To implement an EOT in Australia, business owners will need to seek the assistance of qualified business advisors – lawyers and accountants – for setting up the trust structure correctly. Since every business is unique, advisers will conduct a thorough review of a company and its circumstances, while taking into account what its owners and employees want to achieve in the medium-to-long term. The advice required will include not only legal, finance and tax, but those key ‘people issues’ like workplace culture and staff engagement.
It is important also to distinguish EOT’s (Employee Ownership Trusts) from ESOP’s (Employee Share Ownership Plans) as the latter – while also based on a ‘trust’ structure – actually allocates shares to employees via the trust, whereas in the EOT, all the shares allocated to it remain ‘collectively held’ within it.
See more details on this below.
What are the benefits of EOT’s?
- The EOT serves to ensure the company’s permanent commitment to its mission
- The EOT benefits its employees by creating high-quality jobs and through sharing in the economic and social gains that it makes.
- EOT’s create a mandate for employees to participate in its governance.
- EOT’s embed the benefits of employee voice and wealth building.
- Most EOT’s specify the process by which annual profits are distributed to employees.
- Employees can receive an annual cash benefit in an EOT – they do not have to wait until they depart from the company or when it is sold, as is the case with an ESOP – and those benefits can start flowing immediately if the company has the available cash flow.
- EOT’s claim that it is cheaper and simpler to administer – and that it provides more operating flexibility – than either an ESOP or a worker cooperative.
- In its simplest form, the EOT structure can serve smaller-sized companies that want to avoid the ongoing costs of an ESOP transaction, though the model can also fit much larger entities.
- In addition, EOTs don’t have the same need for ongoing cash flow and capital planning that ESOPs require to meet their share repurchasing obligations, since shares are allocated to the trust and not to individual employee accounts.
- EOTs can have the option to provide benefits to other stakeholders (e.g. suppliers or contractors) in addition to full-time employees, and to list additional purposes in their trust documents.
- EOTs contribute to maintaining control of the company against a potential takeover and may therefore act against increased corporate consolidation and the associated negative effect on worker wages and community wealth.
- The EOT ‘asset lock’ therefore ensures that the company will be operated by and for the employees in perpetuity.

TASK LIST:
(a) Summarize the passage on employee ownership trusts in two sentences.
(b) Write out the part of the passage on employee ownership trusts between "See more details" and "and wealth building.", inclusive.
The lines after this passage have no connection to it.

GIVEN INFORMATION:

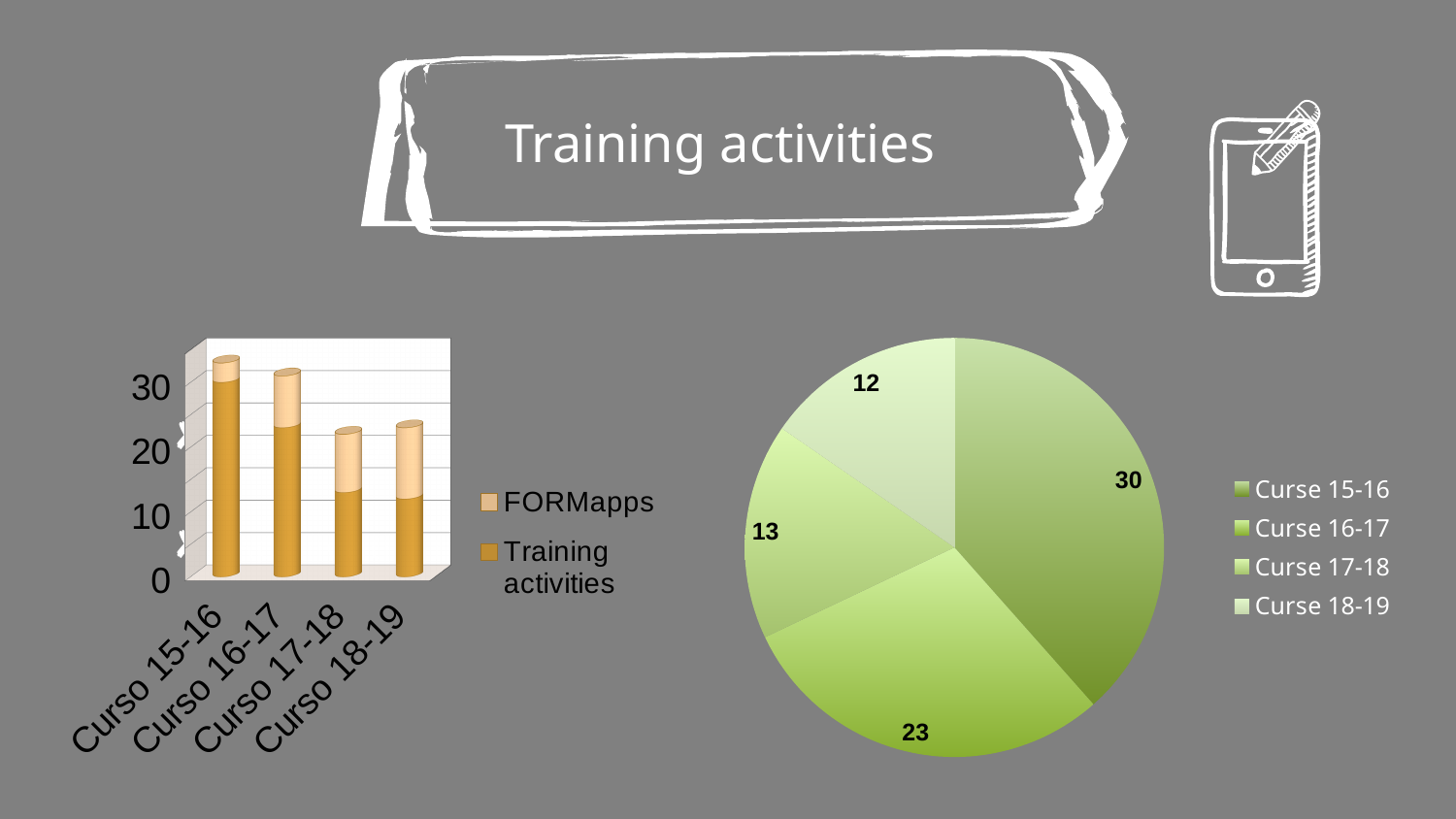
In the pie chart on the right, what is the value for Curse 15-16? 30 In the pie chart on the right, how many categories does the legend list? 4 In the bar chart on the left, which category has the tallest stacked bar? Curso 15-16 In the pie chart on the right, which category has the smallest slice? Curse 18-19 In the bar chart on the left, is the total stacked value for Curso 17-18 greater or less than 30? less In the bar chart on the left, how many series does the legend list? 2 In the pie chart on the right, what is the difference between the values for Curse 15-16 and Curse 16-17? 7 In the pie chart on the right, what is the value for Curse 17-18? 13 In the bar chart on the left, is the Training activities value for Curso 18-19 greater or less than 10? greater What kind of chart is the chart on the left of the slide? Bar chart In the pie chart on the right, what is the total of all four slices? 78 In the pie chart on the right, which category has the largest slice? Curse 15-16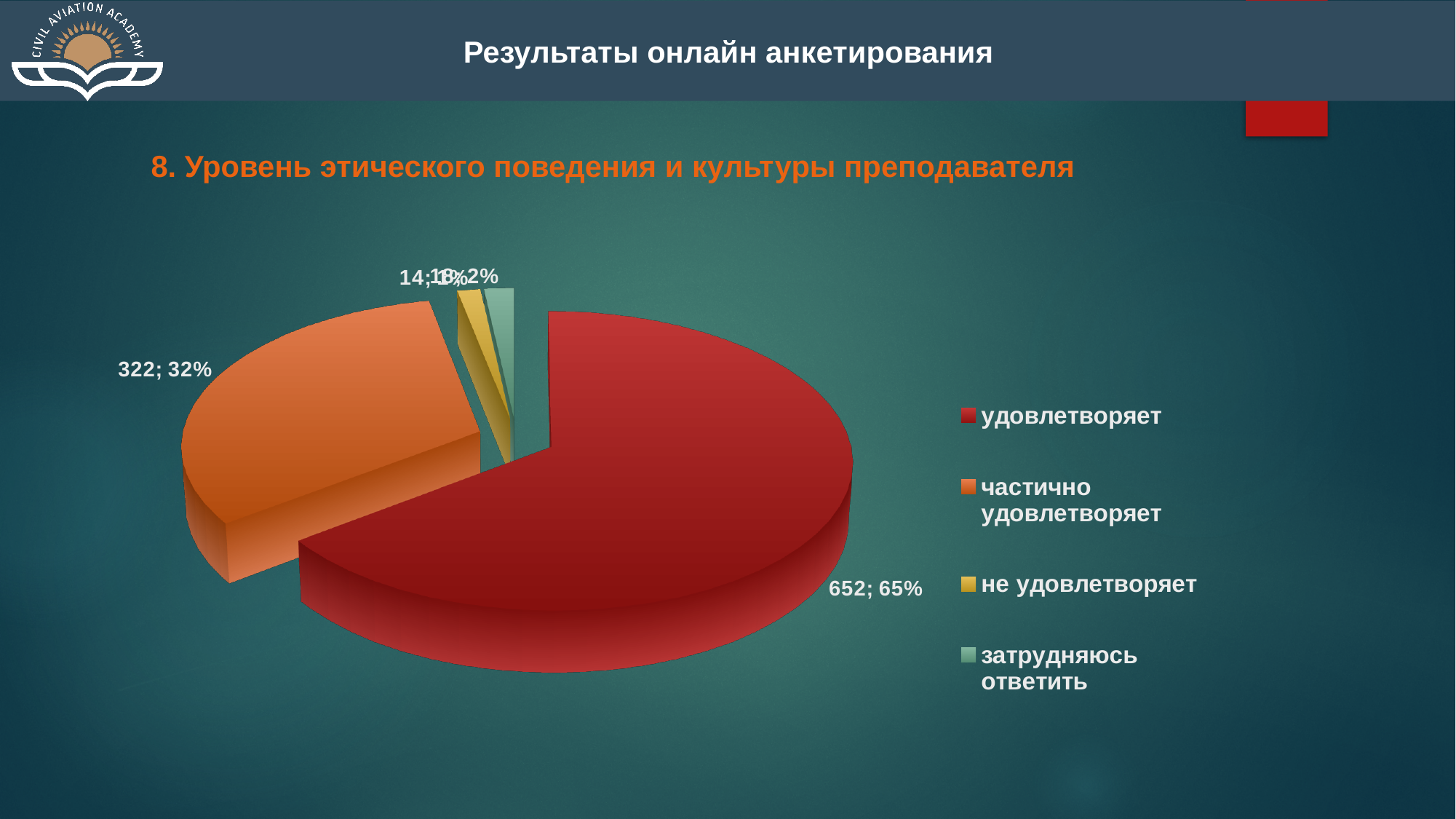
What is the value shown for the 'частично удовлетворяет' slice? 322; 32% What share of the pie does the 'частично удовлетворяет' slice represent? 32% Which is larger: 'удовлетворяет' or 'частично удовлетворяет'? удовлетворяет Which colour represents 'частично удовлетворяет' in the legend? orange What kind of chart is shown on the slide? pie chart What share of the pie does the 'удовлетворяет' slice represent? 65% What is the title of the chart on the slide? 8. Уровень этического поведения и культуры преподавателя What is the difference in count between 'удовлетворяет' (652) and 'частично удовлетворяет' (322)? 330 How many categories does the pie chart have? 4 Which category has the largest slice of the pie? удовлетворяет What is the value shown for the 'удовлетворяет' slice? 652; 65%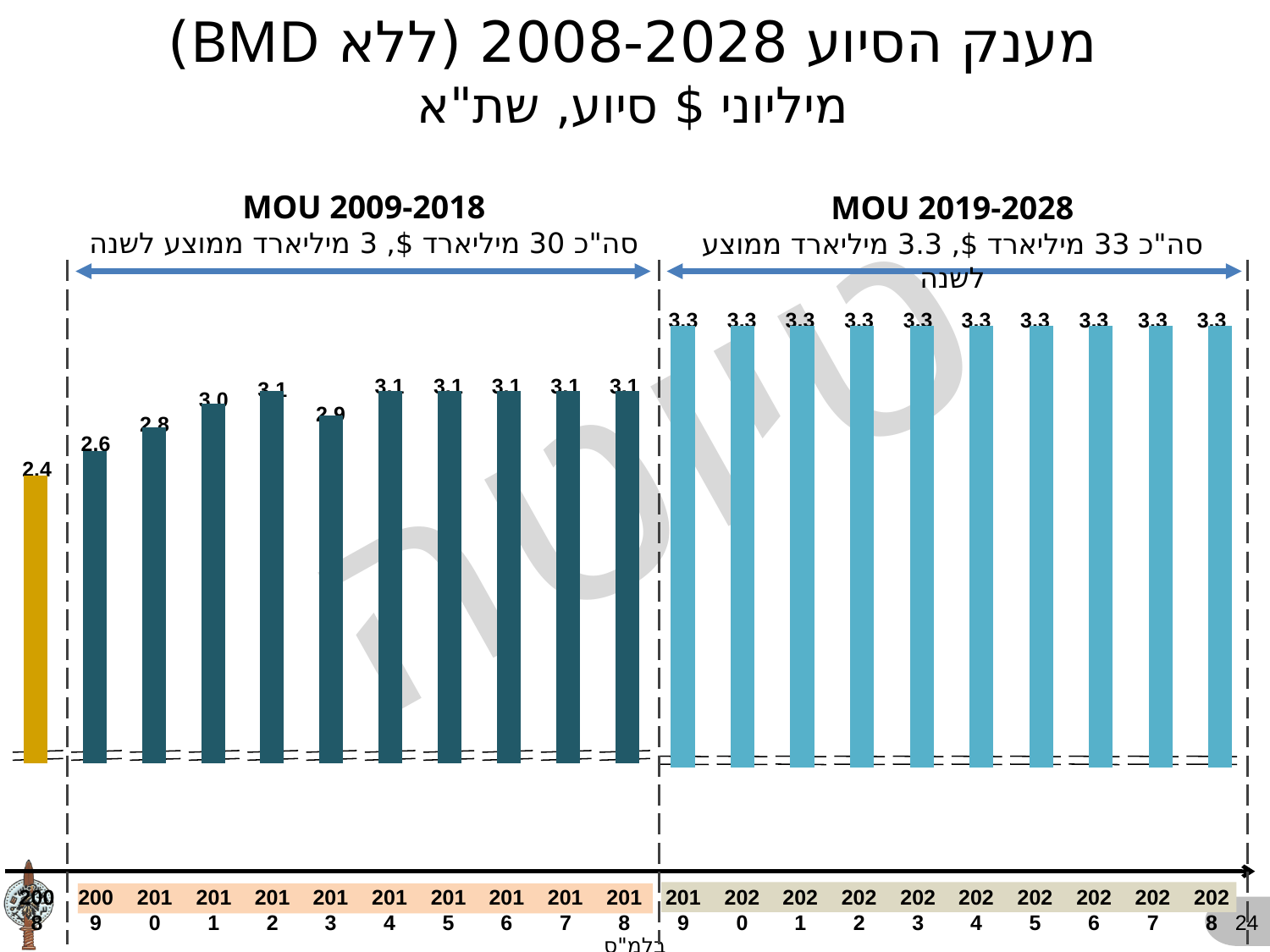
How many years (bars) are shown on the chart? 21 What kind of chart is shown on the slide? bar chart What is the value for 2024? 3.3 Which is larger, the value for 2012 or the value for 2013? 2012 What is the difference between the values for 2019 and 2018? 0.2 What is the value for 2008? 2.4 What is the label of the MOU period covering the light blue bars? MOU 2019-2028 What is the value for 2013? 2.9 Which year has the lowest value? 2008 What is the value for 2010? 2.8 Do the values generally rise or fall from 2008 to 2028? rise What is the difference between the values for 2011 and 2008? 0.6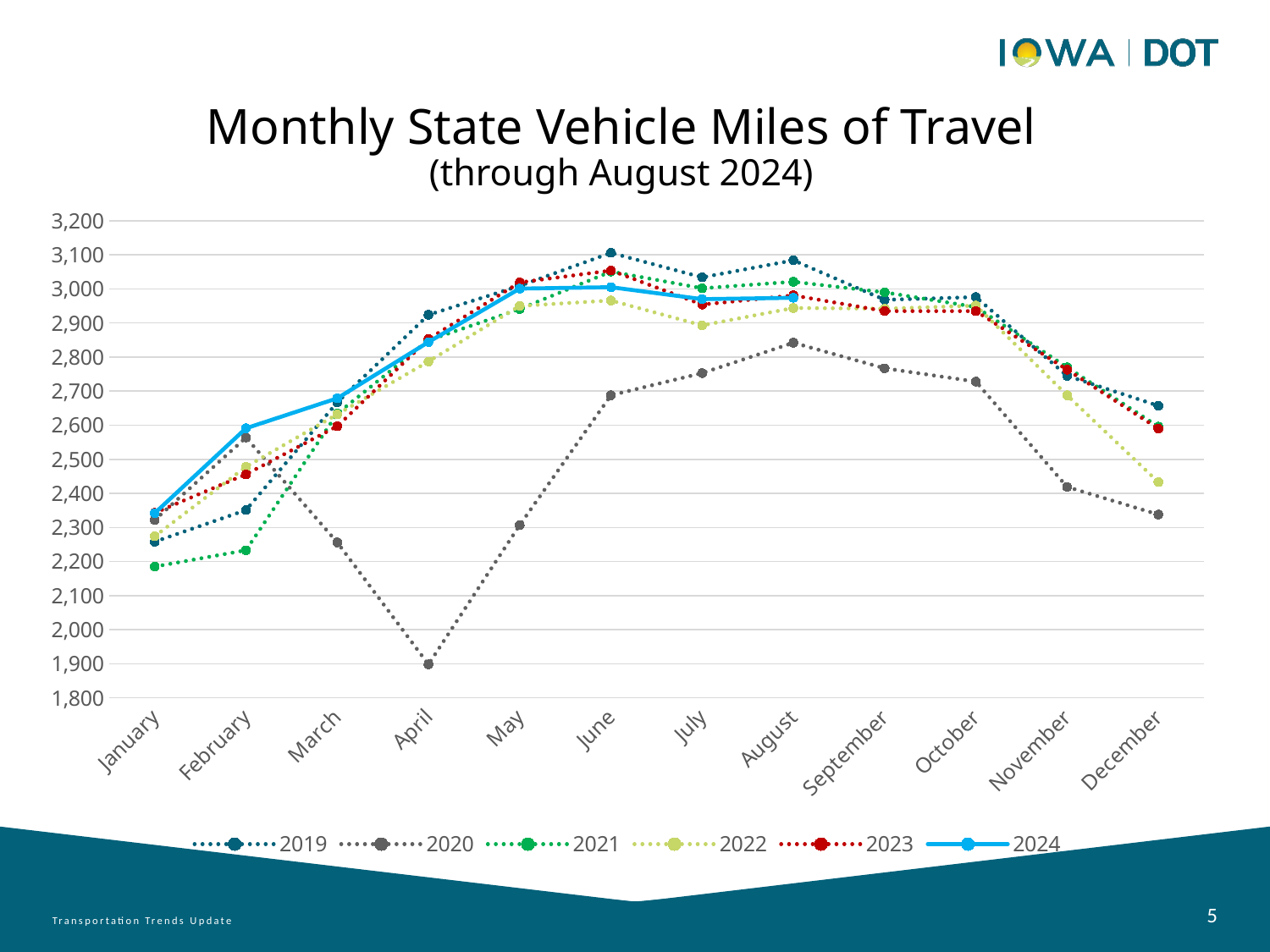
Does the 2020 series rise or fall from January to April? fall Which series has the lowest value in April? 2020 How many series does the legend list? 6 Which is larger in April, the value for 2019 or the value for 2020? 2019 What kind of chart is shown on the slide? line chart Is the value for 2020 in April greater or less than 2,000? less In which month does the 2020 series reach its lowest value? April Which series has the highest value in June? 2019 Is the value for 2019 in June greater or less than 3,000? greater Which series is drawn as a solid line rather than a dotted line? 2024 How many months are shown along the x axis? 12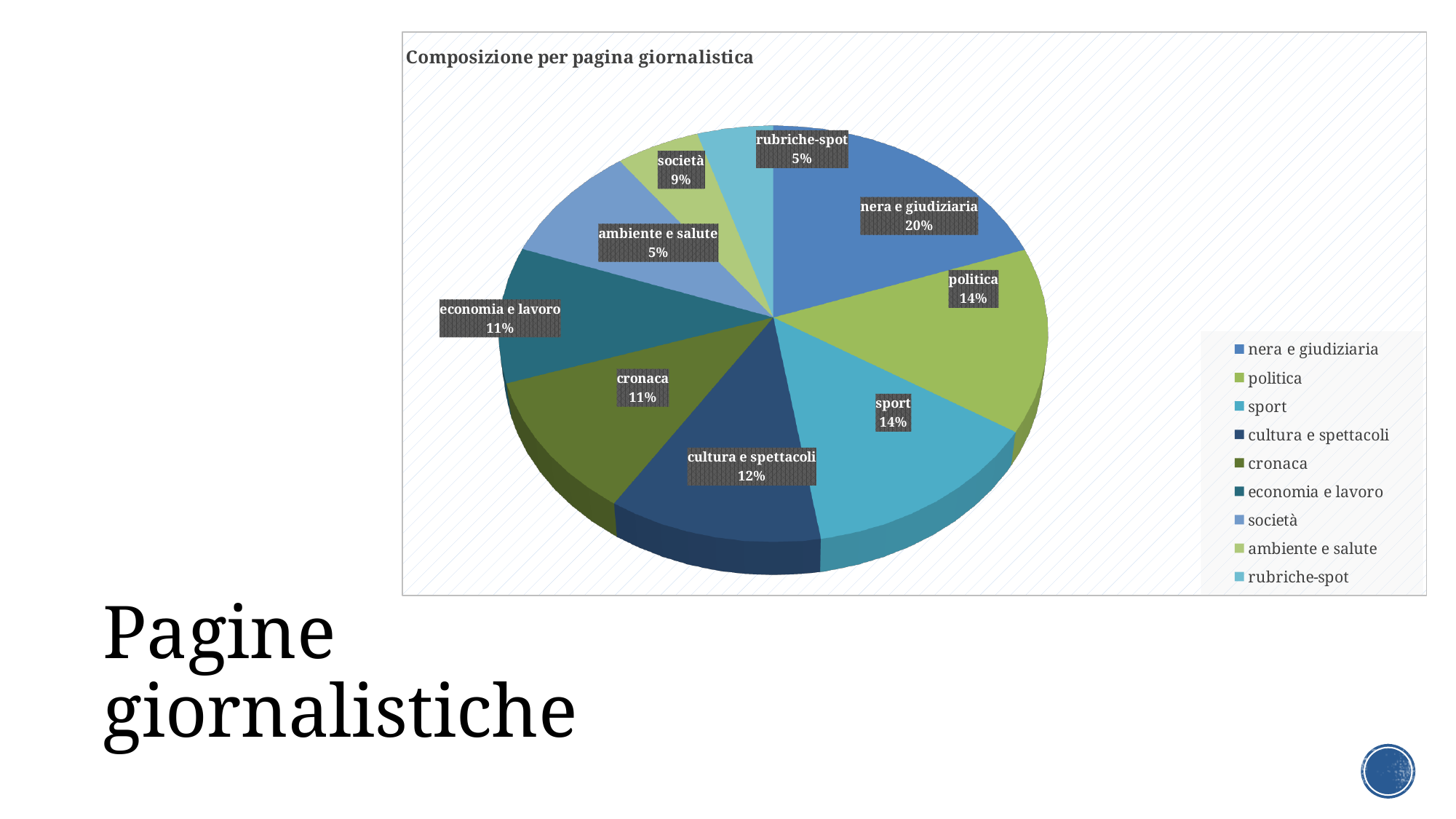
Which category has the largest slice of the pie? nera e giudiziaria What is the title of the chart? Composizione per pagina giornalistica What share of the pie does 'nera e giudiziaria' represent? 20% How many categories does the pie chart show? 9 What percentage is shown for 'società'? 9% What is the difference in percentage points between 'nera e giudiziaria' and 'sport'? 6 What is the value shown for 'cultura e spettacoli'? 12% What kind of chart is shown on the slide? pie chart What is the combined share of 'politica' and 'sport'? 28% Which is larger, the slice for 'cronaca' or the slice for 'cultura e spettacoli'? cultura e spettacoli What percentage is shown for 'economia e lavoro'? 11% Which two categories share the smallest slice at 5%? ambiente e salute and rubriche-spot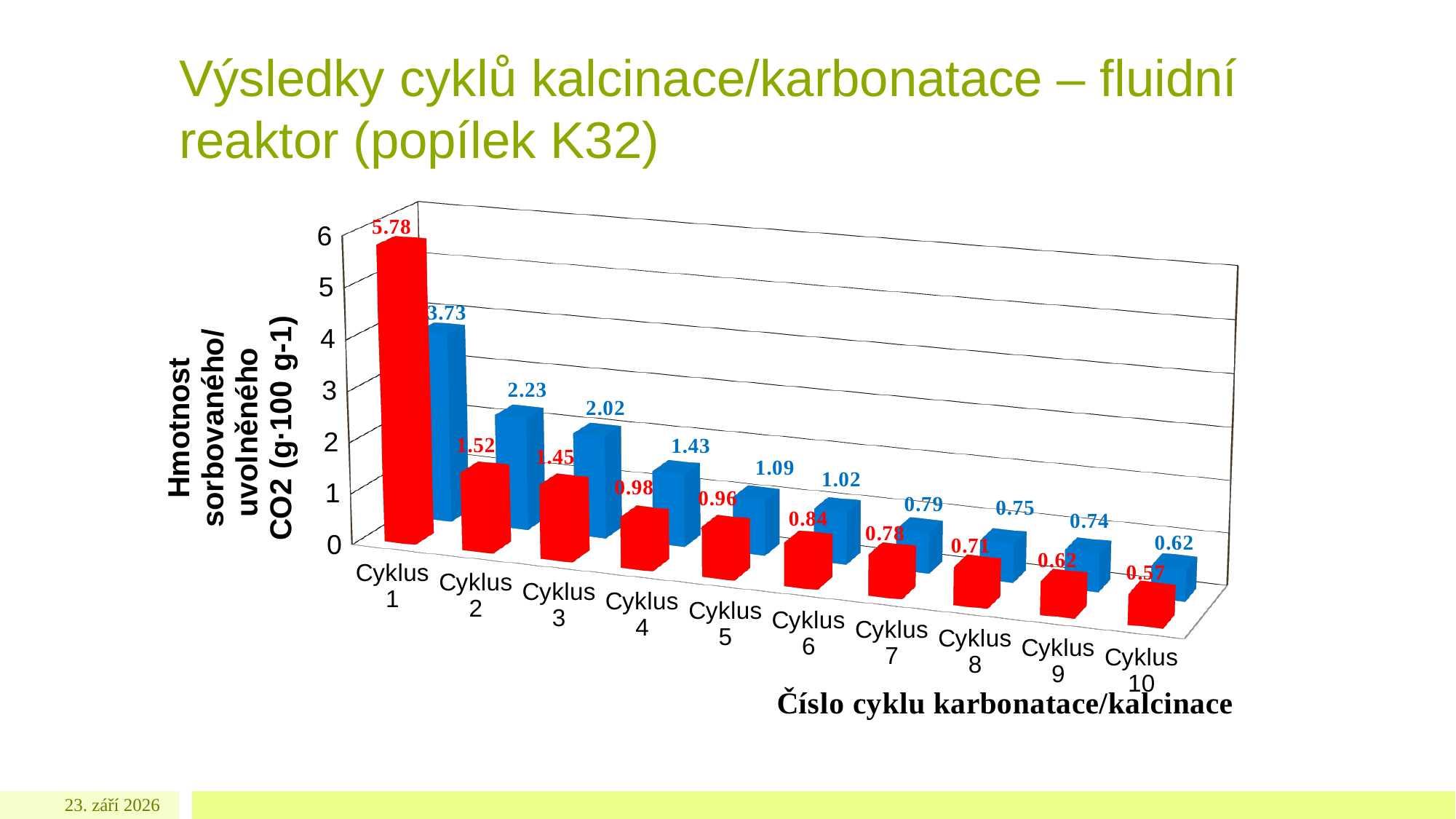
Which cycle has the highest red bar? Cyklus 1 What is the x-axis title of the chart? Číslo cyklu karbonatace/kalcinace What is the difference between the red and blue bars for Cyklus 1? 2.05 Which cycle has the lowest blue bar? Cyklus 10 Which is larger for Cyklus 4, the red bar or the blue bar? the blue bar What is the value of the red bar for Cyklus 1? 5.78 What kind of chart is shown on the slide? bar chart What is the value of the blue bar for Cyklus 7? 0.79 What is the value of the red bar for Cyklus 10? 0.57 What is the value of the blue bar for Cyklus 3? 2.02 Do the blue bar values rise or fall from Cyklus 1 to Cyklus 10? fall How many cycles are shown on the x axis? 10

ANSWER SECTION:
(a) Setting up an EOT in Australia requires lawyers and accountants who review the business and advise on legal, financial, tax and people issues, and an EOT differs from an ESOP because its shares stay collectively held in the trust rather than being allocated to employees. Listed benefits include a permanent commitment to the company's mission, employee participation in governance, annual cash benefits that need not wait for departure or sale, claimed lower cost and simpler administration than an ESOP, and protection against takeover.

(b)
See more details on this below.
What are the benefits of EOT’s?
- The EOT serves to ensure the company’s permanent commitment to its mission
- The EOT benefits its employees by creating high-quality jobs and through sharing in the economic and social gains that it makes.
- EOT’s create a mandate for employees to participate in its governance.
- EOT’s embed the benefits of employee voice and wealth building.